PERINO: -- charge on this which is to say how can you in good conscience, Mark Zuckerberg.

KURTZ: Right.

PERINO: Put up an ad that you know is false. Now this is what I would say to that --

(CROSSTALK)

KURTZ: I think it's a -- I think it's a mistake for a company that has taken so much heat for allowing misinformation and propaganda in its news feed, but your thoughts?

PERINO: Well, again though, but who do you want policing what is truth or not? So, for example, are they going to get into a situation where every time Senator Warren puts out an ad about Medicare for all and she describes how she would pay for it and let's say somebody from the Trump campaign says that's not true, you should take that ad down, I mean, this would be a never ending saga.
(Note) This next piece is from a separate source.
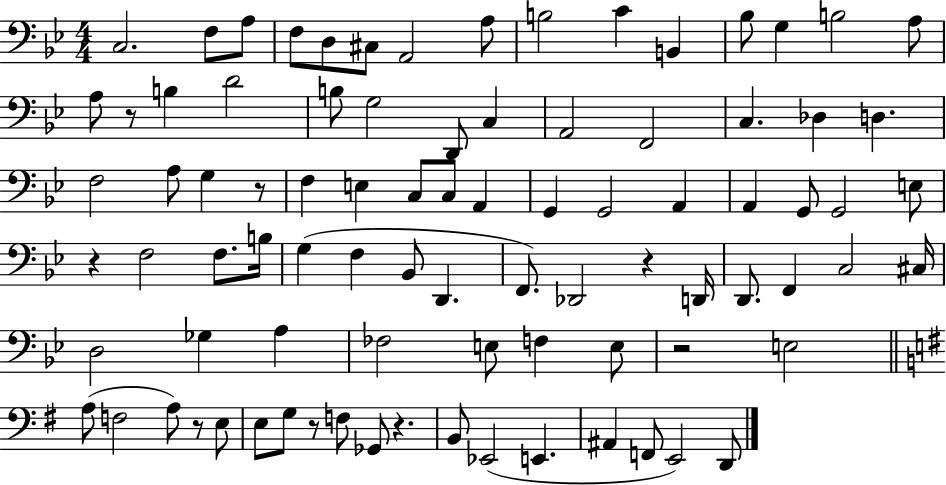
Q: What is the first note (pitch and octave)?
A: C3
And I think what Mark Zuckerberg is saying is let's take a step back. Bigger picture. Is America for free speech? Is that one of our greatest values?

KURTZ: Now Zuckerberg was caught on a leaked audiotape for saying that if Elizabeth Warren was president that would, quote, "suck." But can you really blame him for wanting to protect this company from being broken up which is the position that the senator and others take?

PERINO: Well, I think anybody who has a company doesn't want it to be broken up, they don't want to be called a monopoly and they will try to make arguments against it. Mark Zuckerberg says he absolutely will try to do that.

I think for some people you'd think, well, why would you break up Facebook? Like, are a hundred more Facebooks is that going to be better? is that going to be better for competition? Possibly. But I think they're going to have a really hard time making that argument unless President Trump decides to get behind it because there could be bipartisan support for it.

KURTZ: It seems to me be penalizing success. But finally, and just briefly, how did you get this interview with Mark Zuckerberg?

PERINO: I had an opportunity to participate in some of this media outreach that Mark Zuckerberg had been doing behind closed doors which is, basically, open up to -- you know, basically open up to people a little bit. You don't see him very often. It's not his natural habitat. He's very polite. He is so thoughtful. He is a genius.

But going out and doing media interviews is not something that he likes to do, so we really appreciated that he gave Fox News an exclusive interview and so much time in order to ask him lots of -- lots of different questions.

KURTZ: Fascinating conversation. Dana Perino, thanks very much for joining us.

PERINO: Thanks, Howie.

KURTZ: Well, that's it for us. I'm Howard Kurtz. I hope you'll subscribe to my podcast "Media Buzz Meter," you can subscribe at Apple iTunes, Google Play or foxnewspodcast.com.

Now, just a personal note, I was here late the other night covering the Democratic debate going on the air, but I had another TV going, and it had the Washington Nationals game. And I was watching as the Nats beat the Cardinals to get into the World Series, and I got to say, at times the game packed a lot more punch than the three-hour CNN debate. I kept turning off the sound, turning on the sound. Don't tell anybody.

But the reason this is such a big deal when I moved to D.C., there was no baseball team. There was no baseball team here for 33 years. The last time there was a Washington franchise in the World Series, 1933. You know who threw out the first ball? FDR.

So, it's been a long time coming and I was watching Chris Wallace's show "Fox News Sunday," and he had a special guest come out. You see Teddy Roosevelt; he is one of the four presidents who make the rounds at the Nationals game. So, World Series fever here at the nation's capital. Forget about all this other stuff.

I'll be back here next Sunday morning. We hope you'll join us 11 Eastern. See you then with the latest Buzz.